Motor Bekas Mulai Banjir di Showroom Akibat Peralihan Massal
Fenomena ini tidak hanya terlihat dari transaksi motor listrik baru. Pius mengungkapkan, aktivitas tukar tambah kendaraan bermesin bensin ke motor listrik juga meningkat drastis. Informasi dari jaringan showroom motor bekas menunjukkan pasokan unit bekas mulai melimpah.
“Bahkan kita sedang mengantisipasi informasi dari teman-teman showroom motor bekas, bahwa sekarang motor-motor bekas ini agak banjir di showroom karena banyak sekali yang coba untuk tukar tambah ke motor listrik,” imbuh Pius.

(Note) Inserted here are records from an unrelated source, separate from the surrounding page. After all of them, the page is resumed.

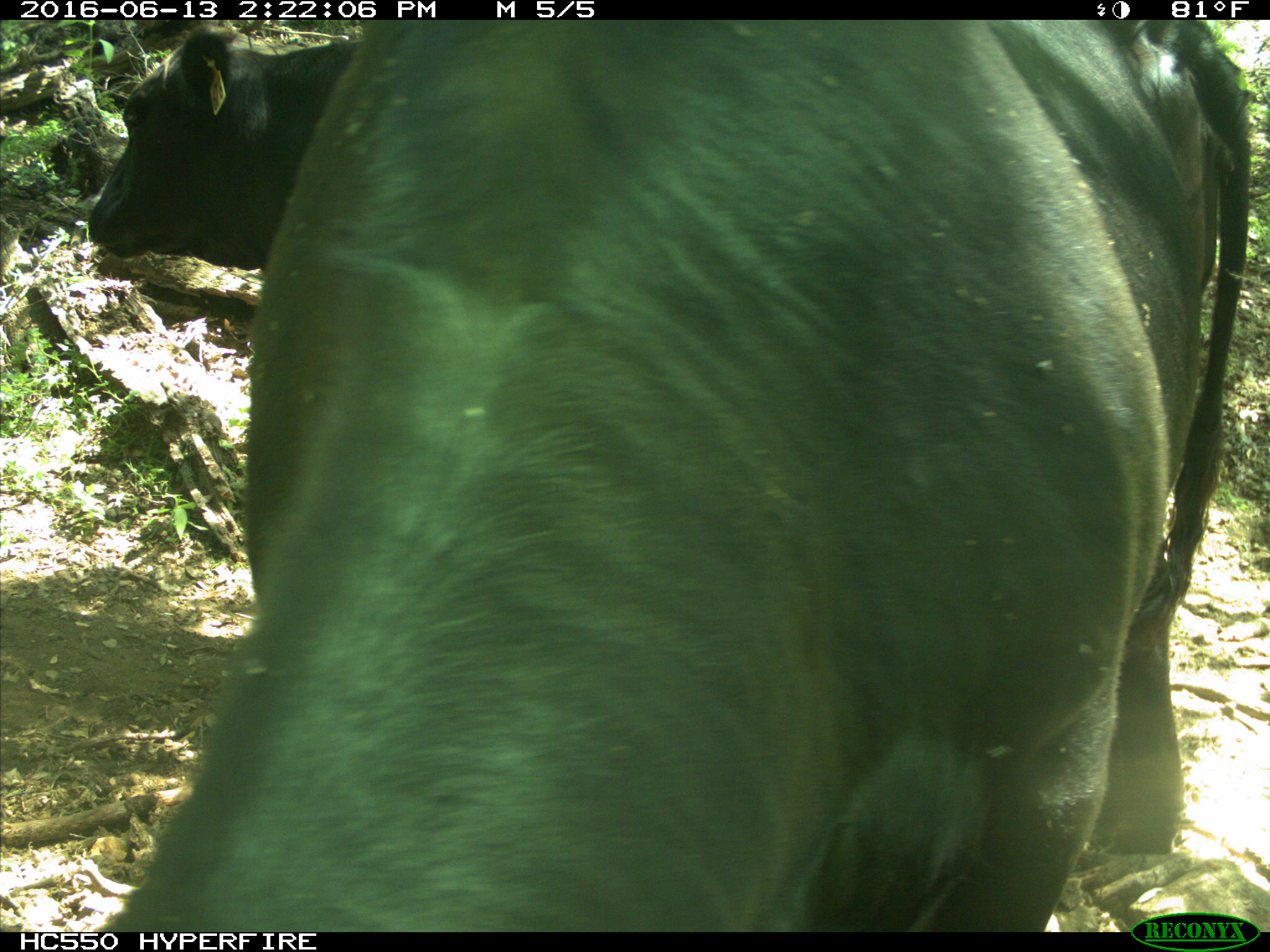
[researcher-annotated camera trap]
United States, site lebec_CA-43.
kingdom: Animalia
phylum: Chordata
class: Mammalia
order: Artiodactyla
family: Bovidae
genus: Bos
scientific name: Bos taurus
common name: domestic cow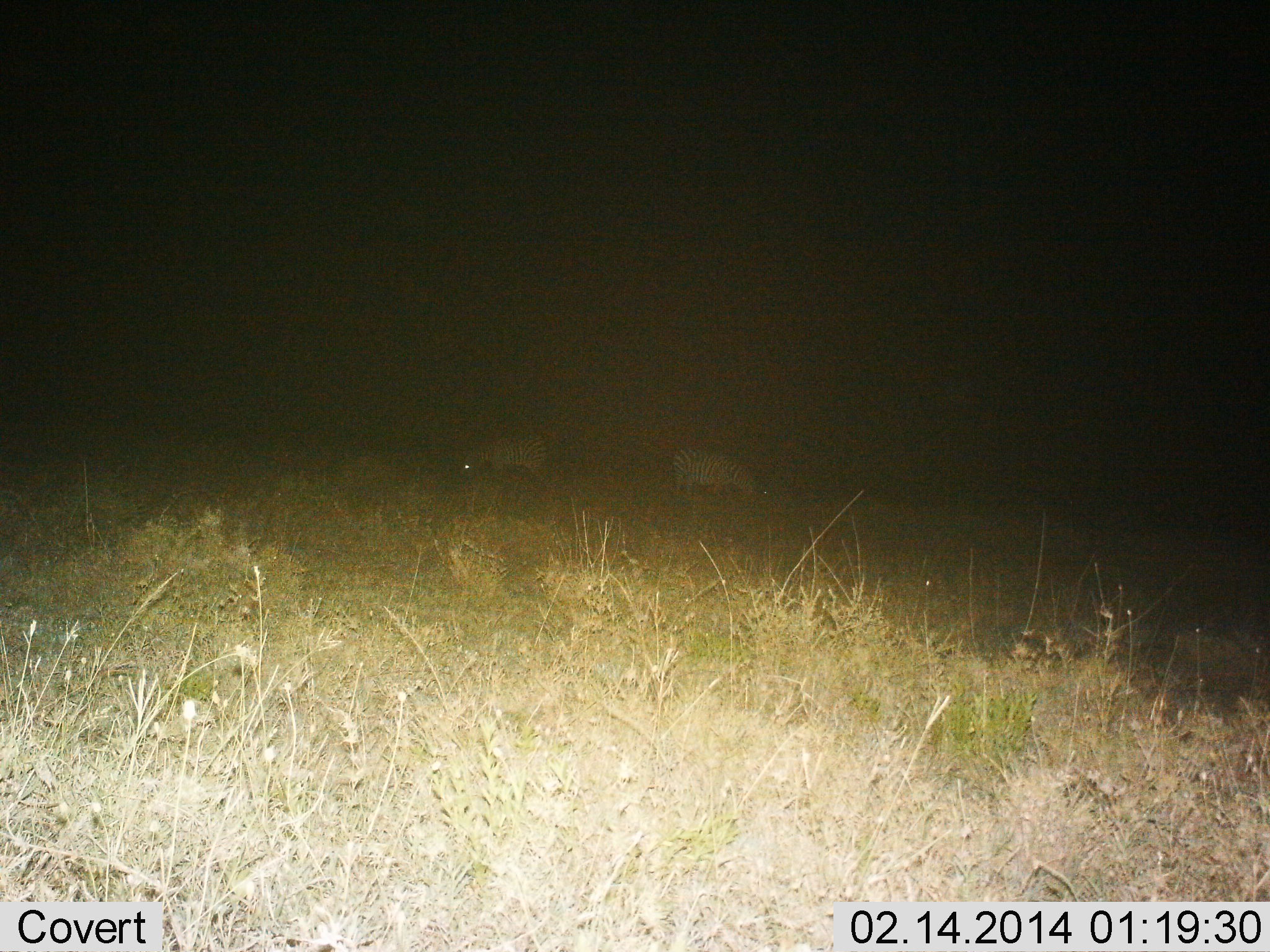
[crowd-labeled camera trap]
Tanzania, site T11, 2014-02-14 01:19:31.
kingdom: Animalia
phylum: Chordata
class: Mammalia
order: Perissodactyla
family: Equidae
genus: Equus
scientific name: Equus quagga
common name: plains zebra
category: zebra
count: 2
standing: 40%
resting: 0%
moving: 20%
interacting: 0%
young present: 0%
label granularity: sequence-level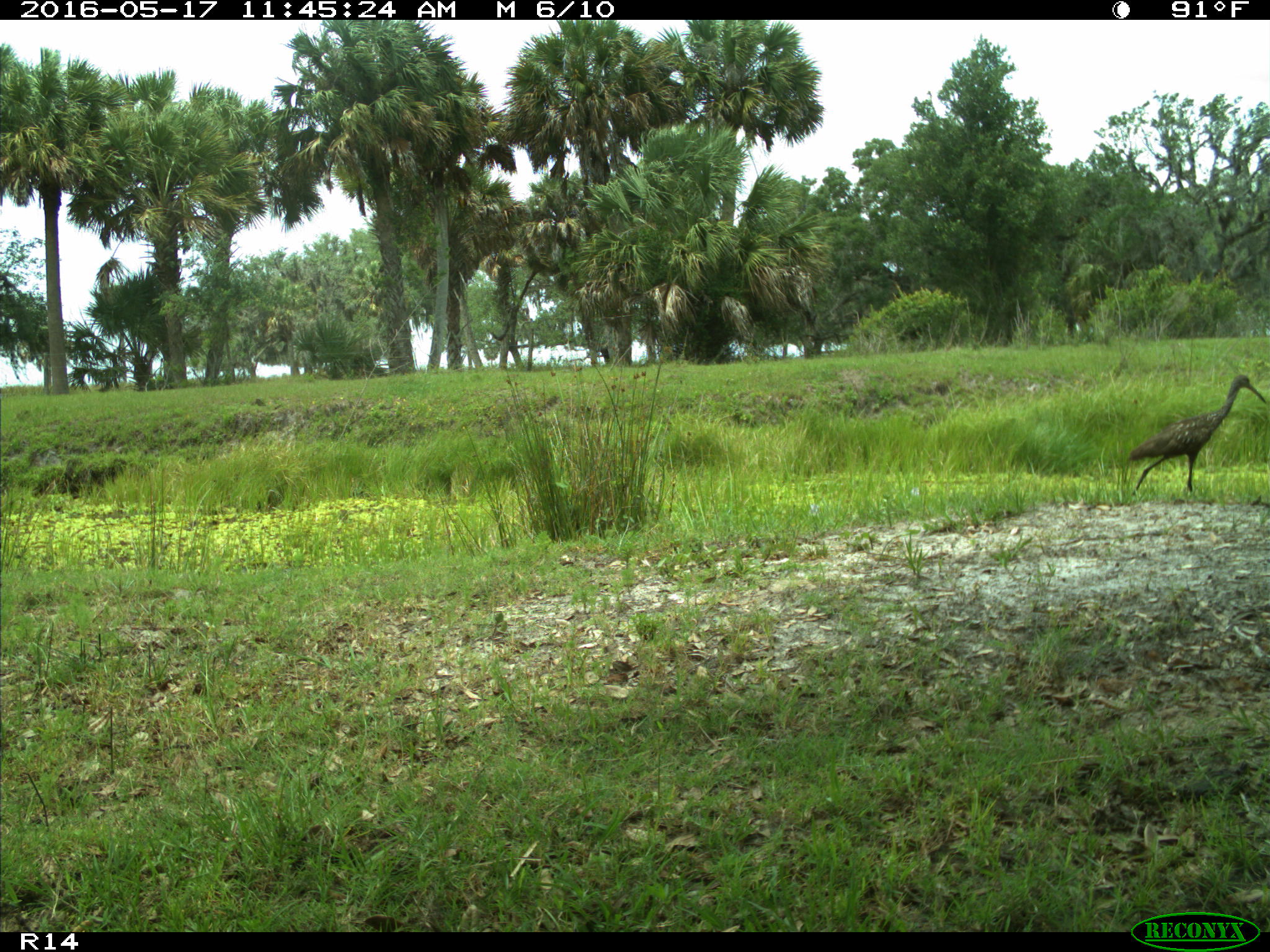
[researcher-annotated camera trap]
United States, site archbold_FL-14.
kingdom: Animalia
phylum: Chordata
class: Aves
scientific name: Aves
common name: birds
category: unidentified bird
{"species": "unidentified bird (birds) (Aves)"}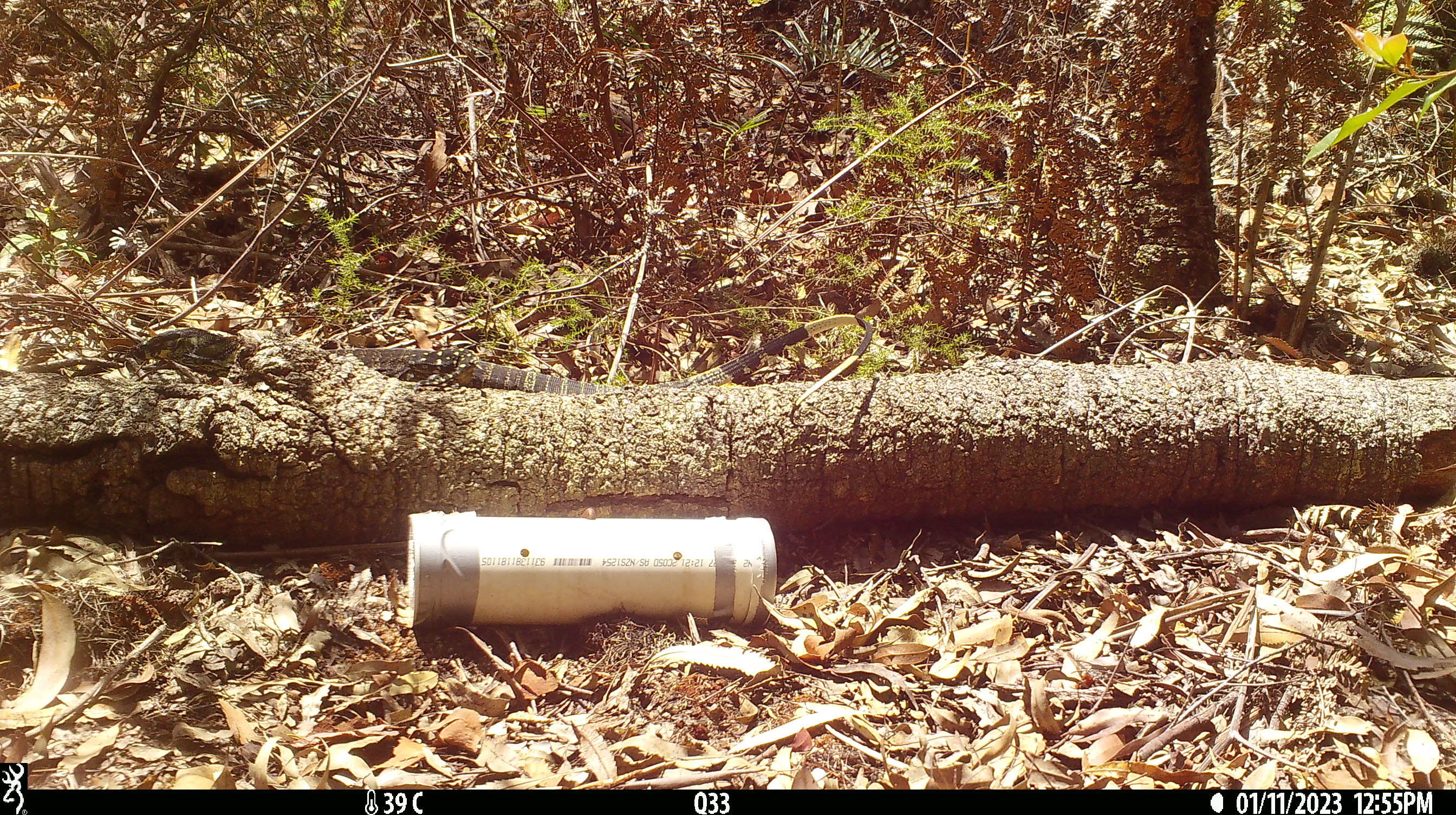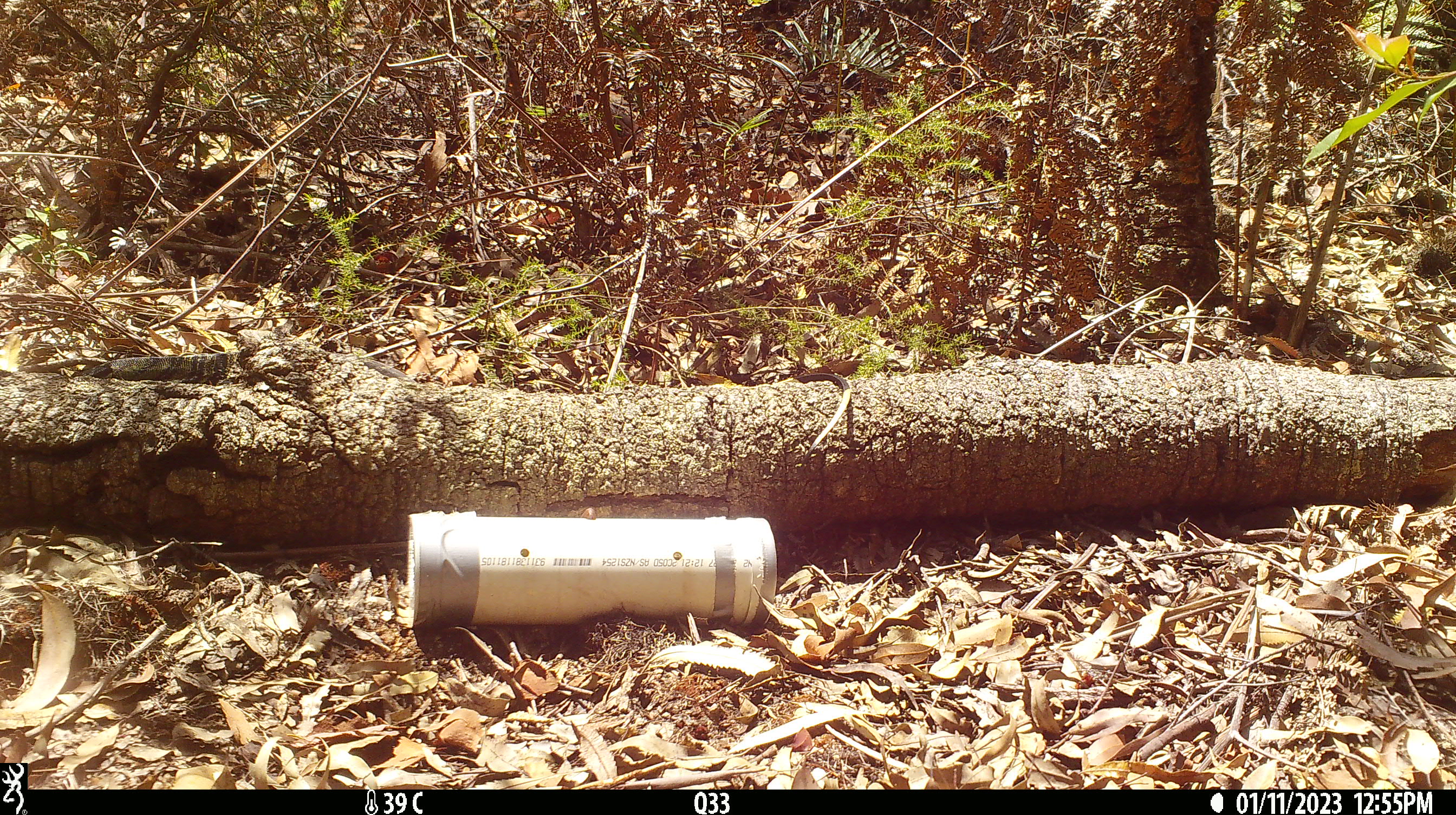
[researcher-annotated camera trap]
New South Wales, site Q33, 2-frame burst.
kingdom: Animalia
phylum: Chordata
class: Reptilia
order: Squamata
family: Varanidae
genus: Varanus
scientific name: Varanus varius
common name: lace monitor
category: goanna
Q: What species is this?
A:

Efisiensi Biaya Jadi Pemicu Utama Perubahan Perilaku
Menurut Pius, kenaikan harga BBM memaksa konsumen menghitung ulang biaya operasional kendaraan jangka panjang. Motor listrik dinilai menawarkan efisiensi yang lebih kompetitif dibandingkan motor bensin untuk mobilitas harian. Selain faktor ekonomi, kesadaran masyarakat terhadap manfaat kendaraan listrik juga terus bertumbuh.
Pius menambahkan, potensi pasar motor listrik nasional masih sangat besar. Edukasi yang masif menjadi kunci untuk mempercepat transisi. “Karena masyarakat belum banyak yang aware mengenai motor listrik. Karena begitu semuanya sudah aware motor listrik ini solusi. Jadi semua motor bensin tuh kebanyakan akan ditukar tambah dan permintaannya untuk motor listrik, motor bensin akan berkurang,” ujarnya.
Indomobil Siap Antisipasi Lonjakan Permintaan Pasca-BBM Naik
PT Indomobil eMotor Internasional menyatakan akan terus memantau dinamika pasar nasional. Perusahaan melihat perubahan pola konsumsi masyarakat sebagai peluang pertumbuhan yang besar. Dukungan terhadap penggunaan energi yang lebih ramah lingkungan dan efisiensi biaya transportasi menjadi faktor utama yang mendorong optimisme ini.
Meski belum merilis angka penjualan secara detail, lonjakan tiga hingga empat kali lipat ini menjadi indikator awal bahwa kebijakan harga BBM mampu mempercepat elektrifikasi kendaraan roda dua di Indonesia.